**Description of the task:** It is required that all of the data be written out exactly.

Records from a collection
== == ==
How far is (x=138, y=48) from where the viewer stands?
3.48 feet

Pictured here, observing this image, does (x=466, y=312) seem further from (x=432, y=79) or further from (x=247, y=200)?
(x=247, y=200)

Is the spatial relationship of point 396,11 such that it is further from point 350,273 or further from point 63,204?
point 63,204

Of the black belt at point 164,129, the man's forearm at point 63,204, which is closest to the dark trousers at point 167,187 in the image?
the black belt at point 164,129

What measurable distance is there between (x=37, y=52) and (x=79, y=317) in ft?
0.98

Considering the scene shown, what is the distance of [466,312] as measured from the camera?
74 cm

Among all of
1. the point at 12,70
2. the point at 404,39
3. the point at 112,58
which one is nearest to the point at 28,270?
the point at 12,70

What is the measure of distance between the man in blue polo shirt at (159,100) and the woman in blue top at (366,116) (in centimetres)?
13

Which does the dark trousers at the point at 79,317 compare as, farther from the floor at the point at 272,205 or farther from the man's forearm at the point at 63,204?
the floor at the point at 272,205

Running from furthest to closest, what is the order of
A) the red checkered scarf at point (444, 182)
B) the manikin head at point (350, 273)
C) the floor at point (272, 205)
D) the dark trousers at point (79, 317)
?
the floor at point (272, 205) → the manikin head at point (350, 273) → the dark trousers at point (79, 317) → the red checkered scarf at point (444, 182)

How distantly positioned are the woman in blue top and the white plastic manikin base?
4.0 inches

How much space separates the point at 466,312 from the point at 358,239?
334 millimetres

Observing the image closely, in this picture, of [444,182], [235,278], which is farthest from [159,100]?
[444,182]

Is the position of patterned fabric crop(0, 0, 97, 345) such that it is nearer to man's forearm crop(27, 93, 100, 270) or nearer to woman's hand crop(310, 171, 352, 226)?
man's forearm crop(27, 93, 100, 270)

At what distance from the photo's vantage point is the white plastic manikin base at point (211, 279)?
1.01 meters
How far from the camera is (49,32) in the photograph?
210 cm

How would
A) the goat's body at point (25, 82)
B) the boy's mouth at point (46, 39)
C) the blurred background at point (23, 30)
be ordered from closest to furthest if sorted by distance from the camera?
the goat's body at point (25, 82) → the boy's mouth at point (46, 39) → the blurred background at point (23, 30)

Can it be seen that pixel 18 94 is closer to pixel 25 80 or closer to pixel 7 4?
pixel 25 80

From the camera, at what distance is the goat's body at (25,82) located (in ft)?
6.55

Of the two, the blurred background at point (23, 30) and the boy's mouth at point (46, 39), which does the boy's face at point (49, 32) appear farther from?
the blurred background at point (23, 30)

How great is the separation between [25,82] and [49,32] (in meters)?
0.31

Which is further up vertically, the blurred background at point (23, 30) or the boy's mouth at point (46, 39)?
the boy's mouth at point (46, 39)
== == ==
**Answer to this task:**
How far is (x=138, y=48) from where the viewer stands?
3.48 feet

Pictured here, observing this image, does (x=466, y=312) seem further from (x=432, y=79) or further from (x=247, y=200)?
(x=247, y=200)

Is the spatial relationship of point 396,11 such that it is further from point 350,273 or further from point 63,204?
point 63,204

Of the black belt at point 164,129, the man's forearm at point 63,204, which is closest to the dark trousers at point 167,187 in the image?
the black belt at point 164,129

What measurable distance is there between (x=37, y=52) and (x=79, y=317) in ft?
0.98

Considering the scene shown, what is the distance of [466,312] as measured from the camera?
74 cm

Among all of
1. the point at 12,70
2. the point at 404,39
3. the point at 112,58
which one is nearest to the point at 28,270?
the point at 12,70

What is the measure of distance between the man in blue polo shirt at (159,100) and the woman in blue top at (366,116) (in centimetres)?
13

Which does the dark trousers at the point at 79,317 compare as, farther from the floor at the point at 272,205 or farther from the man's forearm at the point at 63,204?
the floor at the point at 272,205

Running from furthest to closest, what is the order of
A) the red checkered scarf at point (444, 182)
B) the manikin head at point (350, 273)
C) the floor at point (272, 205)
D) the dark trousers at point (79, 317)
?
the floor at point (272, 205) → the manikin head at point (350, 273) → the dark trousers at point (79, 317) → the red checkered scarf at point (444, 182)

How distantly positioned are the woman in blue top and the white plastic manikin base?
4.0 inches

How much space separates the point at 466,312 from the point at 358,239?
334 millimetres

Observing the image closely, in this picture, of [444,182], [235,278], which is farthest from [159,100]?
[444,182]

Is the position of patterned fabric crop(0, 0, 97, 345) such that it is nearer to man's forearm crop(27, 93, 100, 270) or nearer to woman's hand crop(310, 171, 352, 226)?
man's forearm crop(27, 93, 100, 270)

At what distance from the photo's vantage point is the white plastic manikin base at point (211, 279)?
1.01 meters
How far from the camera is (49,32) in the photograph?
210 cm

How would
A) the goat's body at point (25, 82)
B) the boy's mouth at point (46, 39)
C) the blurred background at point (23, 30)
be ordered from closest to furthest if sorted by distance from the camera?
the goat's body at point (25, 82) → the boy's mouth at point (46, 39) → the blurred background at point (23, 30)

Can it be seen that pixel 18 94 is closer to pixel 25 80 or closer to pixel 7 4?
pixel 25 80

From the camera, at what distance is the goat's body at (25,82) located (in ft)?
6.55

Of the two, the blurred background at point (23, 30) and the boy's mouth at point (46, 39), which does the boy's face at point (49, 32) appear farther from?
the blurred background at point (23, 30)

How great is the separation between [25,82] and [49,32] (in meters)?
0.31

Which is further up vertically, the blurred background at point (23, 30) or the boy's mouth at point (46, 39)?
the boy's mouth at point (46, 39)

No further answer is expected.